EGYPTAIR FLIGHT DISAPPEARS Search of the Mediterranean underway

Posted on 05/19/2016 | About Cairo, Egypt

An EgyptAir flight from Paris to Cairo with 66 passengers and crew on board, including one Canadian, crashed in the Mediterranean Sea early Thursday morning, Egyptian aviation officials said.

EgyptAir Flight 804 was lost from radar at 2:45 a.m. local time when it was flying at 37,000 feet, the airline said. It said the Airbus A320 had vanished 16 kilometres after it entered Egyptian airspace, around 280 km off the country's coastline north of the Mediterranean port city of Alexandria. 

The aviation officials later said the plane crashed and that a search for debris was now underway. The “possibility that the plane crashed has been confirmed,” as the plane hasn't landed in any of the nearby airports, said the officials, who spoke on condition of anonymity because they were not authorized to speak to the media. 

The official said a signal had been picked up from the plane two hours after it disappeared from radar, thought to have been an emergency beacon

Egyptian military aircraft and navy ships were taking part in a search operation off Egypt's Mediterranean coast to locate the plane. Greece is assisting in the search. 

The 56 passengers include one Canadian, 30 Egyptians, 15 French citizens, one Briton, two Iraqis, one Kuwaiti, one Saudi, one Sudanese, one Chadian, one Portuguese and one Algerian. The airline said a child and two babies were among the passengers. 

Global Affairs Canada said it was “aware of the possibility that a Canadian may have been on board the flight” and that the department was “monitoring the situation closely.” The statement added that Canadian officials in Cairo and Paris are working with local authorities to confirm this information. 

Egypt's state-run newspaper Al-Ahram quoted an airport official as saying the pilot did not send a distress call, and that last contact with the plane was made 10 minutes before it disappeared from radar. It did not identify the official. 

French Prime Minister Manuel Valls said no scenario could be ruled out at the moment as for what caused the plane to disappear.
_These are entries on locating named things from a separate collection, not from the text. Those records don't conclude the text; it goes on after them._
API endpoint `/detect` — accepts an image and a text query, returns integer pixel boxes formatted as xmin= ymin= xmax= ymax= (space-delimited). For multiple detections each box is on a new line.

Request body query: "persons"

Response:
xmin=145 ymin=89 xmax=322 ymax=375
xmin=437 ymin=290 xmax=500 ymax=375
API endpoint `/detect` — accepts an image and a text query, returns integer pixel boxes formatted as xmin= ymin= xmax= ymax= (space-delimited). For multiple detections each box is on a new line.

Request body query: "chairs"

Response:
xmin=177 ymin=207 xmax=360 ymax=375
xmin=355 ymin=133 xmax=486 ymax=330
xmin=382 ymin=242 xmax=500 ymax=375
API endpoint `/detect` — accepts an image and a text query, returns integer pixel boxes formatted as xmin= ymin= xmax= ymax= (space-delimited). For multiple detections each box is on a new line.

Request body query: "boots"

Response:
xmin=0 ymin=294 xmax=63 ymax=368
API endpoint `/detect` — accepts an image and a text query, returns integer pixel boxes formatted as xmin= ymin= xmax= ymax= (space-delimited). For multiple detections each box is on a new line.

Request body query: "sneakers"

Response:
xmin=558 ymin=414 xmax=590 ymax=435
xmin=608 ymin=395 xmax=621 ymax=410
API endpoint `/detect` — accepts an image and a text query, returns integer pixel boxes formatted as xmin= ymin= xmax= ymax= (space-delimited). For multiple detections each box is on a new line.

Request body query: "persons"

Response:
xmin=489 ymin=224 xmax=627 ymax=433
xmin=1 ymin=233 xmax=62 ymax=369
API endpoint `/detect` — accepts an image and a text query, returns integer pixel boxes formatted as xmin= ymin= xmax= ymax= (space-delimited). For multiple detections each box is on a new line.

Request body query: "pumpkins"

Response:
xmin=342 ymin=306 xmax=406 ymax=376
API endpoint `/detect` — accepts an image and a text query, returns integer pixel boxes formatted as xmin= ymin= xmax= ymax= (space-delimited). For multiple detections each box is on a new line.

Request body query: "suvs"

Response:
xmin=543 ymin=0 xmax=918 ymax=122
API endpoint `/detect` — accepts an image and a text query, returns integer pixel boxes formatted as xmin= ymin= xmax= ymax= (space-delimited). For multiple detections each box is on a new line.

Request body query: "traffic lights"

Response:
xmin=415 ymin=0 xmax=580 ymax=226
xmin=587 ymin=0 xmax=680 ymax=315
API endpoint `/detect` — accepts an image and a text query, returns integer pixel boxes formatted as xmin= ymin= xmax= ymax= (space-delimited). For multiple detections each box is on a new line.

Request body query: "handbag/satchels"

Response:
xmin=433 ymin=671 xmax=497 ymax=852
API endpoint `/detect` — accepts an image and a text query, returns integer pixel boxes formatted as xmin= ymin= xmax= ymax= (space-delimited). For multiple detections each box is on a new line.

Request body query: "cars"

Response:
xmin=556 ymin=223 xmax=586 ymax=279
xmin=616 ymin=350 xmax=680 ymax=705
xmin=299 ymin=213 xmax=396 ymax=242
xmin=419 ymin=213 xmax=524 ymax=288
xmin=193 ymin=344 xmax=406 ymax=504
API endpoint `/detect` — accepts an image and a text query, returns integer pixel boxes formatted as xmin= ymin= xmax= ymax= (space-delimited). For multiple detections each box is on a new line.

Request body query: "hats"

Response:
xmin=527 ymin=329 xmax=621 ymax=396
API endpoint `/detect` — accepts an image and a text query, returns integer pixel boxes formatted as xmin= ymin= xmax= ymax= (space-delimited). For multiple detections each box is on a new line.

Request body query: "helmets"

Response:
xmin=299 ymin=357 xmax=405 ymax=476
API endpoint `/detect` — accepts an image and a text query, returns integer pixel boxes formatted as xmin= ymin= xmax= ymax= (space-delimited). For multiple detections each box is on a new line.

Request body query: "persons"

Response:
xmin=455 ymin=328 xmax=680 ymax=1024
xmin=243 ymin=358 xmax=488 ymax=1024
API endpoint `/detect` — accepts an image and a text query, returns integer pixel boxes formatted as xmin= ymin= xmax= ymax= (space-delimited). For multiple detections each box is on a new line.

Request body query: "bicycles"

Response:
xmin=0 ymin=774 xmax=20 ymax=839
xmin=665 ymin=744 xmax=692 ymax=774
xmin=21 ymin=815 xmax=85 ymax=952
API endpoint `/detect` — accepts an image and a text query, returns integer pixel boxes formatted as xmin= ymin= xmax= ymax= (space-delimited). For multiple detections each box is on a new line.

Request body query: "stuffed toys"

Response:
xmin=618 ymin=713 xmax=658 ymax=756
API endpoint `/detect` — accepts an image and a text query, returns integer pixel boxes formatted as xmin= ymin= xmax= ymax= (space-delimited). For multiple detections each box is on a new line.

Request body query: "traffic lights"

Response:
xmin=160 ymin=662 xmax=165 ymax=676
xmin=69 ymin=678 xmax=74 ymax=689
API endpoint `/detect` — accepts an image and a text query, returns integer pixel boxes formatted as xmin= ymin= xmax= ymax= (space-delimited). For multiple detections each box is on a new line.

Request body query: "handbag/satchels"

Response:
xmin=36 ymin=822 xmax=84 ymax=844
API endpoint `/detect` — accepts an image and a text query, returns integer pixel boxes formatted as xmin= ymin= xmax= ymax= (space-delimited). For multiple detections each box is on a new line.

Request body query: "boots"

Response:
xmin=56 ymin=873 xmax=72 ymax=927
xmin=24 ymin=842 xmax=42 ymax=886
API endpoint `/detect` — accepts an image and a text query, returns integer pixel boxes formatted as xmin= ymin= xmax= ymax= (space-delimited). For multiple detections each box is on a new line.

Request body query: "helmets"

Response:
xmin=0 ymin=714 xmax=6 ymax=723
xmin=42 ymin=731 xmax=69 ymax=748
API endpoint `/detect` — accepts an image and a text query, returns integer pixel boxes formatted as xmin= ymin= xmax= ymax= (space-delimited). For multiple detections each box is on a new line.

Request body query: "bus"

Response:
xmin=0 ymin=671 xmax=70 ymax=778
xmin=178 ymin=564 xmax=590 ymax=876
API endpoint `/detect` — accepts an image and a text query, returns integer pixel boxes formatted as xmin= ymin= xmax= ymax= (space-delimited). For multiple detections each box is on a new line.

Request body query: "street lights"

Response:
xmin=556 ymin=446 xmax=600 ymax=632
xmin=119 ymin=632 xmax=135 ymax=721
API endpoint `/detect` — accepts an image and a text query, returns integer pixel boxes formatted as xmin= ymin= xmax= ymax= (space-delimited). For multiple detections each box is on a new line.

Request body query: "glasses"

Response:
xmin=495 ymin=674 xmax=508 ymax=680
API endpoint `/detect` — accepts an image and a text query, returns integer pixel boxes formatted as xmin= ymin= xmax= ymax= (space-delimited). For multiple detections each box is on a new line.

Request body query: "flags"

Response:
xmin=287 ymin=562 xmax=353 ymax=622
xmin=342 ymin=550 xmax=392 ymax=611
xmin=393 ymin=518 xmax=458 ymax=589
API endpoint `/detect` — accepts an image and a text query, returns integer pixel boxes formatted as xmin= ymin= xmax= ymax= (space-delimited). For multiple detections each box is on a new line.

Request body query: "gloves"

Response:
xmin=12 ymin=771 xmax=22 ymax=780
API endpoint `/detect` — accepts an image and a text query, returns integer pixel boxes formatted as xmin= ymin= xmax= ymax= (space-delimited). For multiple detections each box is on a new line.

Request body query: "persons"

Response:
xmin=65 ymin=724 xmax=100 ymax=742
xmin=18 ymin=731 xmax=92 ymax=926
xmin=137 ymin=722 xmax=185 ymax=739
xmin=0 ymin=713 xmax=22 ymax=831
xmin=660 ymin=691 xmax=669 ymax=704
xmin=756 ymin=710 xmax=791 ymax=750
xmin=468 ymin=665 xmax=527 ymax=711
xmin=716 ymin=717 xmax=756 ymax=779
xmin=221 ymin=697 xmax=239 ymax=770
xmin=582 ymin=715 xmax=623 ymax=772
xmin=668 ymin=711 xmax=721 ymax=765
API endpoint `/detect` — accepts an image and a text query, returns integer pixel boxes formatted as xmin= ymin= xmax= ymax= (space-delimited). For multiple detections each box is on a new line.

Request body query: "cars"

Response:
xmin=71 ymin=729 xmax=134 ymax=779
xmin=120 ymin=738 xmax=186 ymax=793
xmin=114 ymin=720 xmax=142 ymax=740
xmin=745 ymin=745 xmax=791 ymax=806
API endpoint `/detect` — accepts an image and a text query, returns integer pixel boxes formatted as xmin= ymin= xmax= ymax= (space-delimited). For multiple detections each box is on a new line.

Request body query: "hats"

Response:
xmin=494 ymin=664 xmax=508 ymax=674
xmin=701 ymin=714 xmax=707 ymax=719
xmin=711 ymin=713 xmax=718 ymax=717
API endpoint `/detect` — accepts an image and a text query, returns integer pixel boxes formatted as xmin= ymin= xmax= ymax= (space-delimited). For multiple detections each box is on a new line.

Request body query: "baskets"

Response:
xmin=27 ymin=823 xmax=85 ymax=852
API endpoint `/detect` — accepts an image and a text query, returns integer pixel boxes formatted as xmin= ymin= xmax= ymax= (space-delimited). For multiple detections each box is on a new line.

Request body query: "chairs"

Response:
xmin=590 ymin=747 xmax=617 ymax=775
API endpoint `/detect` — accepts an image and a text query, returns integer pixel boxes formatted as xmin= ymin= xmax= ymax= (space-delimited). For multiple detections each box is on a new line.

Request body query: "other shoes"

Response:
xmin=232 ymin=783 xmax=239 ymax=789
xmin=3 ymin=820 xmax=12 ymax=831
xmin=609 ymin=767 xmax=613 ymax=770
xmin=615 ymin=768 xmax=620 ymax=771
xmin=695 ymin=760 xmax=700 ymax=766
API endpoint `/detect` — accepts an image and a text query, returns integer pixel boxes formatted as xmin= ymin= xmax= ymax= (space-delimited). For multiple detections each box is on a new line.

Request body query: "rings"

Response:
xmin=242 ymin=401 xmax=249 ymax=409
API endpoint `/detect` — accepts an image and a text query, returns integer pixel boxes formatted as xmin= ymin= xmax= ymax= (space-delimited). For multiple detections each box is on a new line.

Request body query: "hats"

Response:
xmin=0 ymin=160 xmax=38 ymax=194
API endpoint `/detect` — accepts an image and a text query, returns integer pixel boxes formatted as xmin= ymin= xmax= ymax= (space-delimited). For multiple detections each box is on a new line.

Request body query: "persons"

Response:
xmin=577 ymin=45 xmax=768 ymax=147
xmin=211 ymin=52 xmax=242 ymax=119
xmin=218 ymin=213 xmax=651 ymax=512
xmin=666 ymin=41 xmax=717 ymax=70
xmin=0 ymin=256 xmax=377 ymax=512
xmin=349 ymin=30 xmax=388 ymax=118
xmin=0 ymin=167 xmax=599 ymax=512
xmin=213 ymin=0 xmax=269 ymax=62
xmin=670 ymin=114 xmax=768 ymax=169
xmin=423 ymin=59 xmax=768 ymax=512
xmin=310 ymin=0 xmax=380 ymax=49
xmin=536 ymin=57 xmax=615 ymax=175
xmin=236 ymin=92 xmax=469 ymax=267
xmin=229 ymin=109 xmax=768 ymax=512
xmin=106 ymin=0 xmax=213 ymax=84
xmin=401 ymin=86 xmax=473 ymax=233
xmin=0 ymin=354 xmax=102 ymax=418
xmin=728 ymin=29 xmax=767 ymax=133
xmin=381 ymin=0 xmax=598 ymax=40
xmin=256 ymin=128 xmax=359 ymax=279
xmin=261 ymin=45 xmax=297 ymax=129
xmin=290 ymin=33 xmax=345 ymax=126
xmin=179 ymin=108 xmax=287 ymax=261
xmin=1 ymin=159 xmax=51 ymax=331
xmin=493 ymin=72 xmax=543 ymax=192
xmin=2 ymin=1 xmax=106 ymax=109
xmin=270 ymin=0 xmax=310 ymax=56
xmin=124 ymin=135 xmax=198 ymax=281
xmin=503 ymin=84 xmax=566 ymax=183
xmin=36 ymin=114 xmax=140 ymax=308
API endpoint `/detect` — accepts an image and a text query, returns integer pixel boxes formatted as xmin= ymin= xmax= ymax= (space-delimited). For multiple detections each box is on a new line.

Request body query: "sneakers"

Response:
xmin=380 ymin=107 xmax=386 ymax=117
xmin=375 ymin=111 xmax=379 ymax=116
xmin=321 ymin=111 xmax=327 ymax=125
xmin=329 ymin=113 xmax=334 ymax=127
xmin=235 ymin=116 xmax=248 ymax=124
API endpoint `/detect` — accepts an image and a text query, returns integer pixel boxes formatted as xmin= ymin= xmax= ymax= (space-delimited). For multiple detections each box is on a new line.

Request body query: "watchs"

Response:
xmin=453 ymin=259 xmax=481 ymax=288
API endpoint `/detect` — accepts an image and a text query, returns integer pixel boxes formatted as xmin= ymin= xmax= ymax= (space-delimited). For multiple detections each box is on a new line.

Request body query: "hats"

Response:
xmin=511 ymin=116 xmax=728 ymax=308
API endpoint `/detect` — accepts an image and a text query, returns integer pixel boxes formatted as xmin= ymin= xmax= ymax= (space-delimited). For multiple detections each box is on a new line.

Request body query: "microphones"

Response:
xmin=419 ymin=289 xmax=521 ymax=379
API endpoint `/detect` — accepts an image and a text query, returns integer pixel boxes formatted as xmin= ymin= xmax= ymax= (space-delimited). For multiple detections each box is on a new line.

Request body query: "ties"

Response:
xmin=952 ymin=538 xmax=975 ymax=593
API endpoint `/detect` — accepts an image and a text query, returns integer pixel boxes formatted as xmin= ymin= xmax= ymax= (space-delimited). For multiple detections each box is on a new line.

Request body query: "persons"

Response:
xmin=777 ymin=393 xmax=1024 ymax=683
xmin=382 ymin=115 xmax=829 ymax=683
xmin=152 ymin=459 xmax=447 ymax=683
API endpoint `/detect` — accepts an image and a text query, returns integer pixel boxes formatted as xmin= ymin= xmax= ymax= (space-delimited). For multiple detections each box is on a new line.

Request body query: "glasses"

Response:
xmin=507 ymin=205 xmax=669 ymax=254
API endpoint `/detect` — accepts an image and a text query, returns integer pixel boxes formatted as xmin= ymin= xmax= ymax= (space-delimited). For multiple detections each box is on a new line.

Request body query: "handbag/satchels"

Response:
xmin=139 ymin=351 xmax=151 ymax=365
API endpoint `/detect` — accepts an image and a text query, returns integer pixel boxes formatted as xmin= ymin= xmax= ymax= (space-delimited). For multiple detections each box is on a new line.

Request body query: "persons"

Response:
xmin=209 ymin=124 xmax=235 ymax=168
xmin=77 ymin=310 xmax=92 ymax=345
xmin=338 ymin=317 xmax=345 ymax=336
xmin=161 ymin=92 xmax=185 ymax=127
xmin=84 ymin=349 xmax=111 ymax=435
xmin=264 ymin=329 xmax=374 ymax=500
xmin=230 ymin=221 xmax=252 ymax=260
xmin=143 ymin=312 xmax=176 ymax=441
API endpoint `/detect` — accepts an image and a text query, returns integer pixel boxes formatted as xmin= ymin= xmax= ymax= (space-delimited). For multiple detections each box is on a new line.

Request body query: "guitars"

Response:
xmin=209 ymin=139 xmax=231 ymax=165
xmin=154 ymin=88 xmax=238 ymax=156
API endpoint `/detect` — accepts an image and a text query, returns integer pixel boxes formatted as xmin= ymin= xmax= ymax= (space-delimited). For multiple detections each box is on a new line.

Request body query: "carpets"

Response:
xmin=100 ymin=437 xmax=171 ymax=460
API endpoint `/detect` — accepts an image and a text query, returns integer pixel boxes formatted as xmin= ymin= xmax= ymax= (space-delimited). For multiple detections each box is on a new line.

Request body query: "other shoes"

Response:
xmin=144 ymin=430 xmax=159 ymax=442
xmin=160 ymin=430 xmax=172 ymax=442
France, he told RTL radio, was “ready” to join the search operation if Egyptian authorities requested his country's assistance. 

Around 15 relatives of passengers on board the missing flight have arrived at Cairo airport. Airport authorities brought doctors to the scene after several distressed family members collapsed. 

Neither France's foreign ministry nor its interior ministry would comment on the disappearance or on whether it could have been an attack. 

France remains under a state of emergency after Islamic extremist attacks killed 130 people in a spree of attacks in November claimed by the extremist Islamic State group.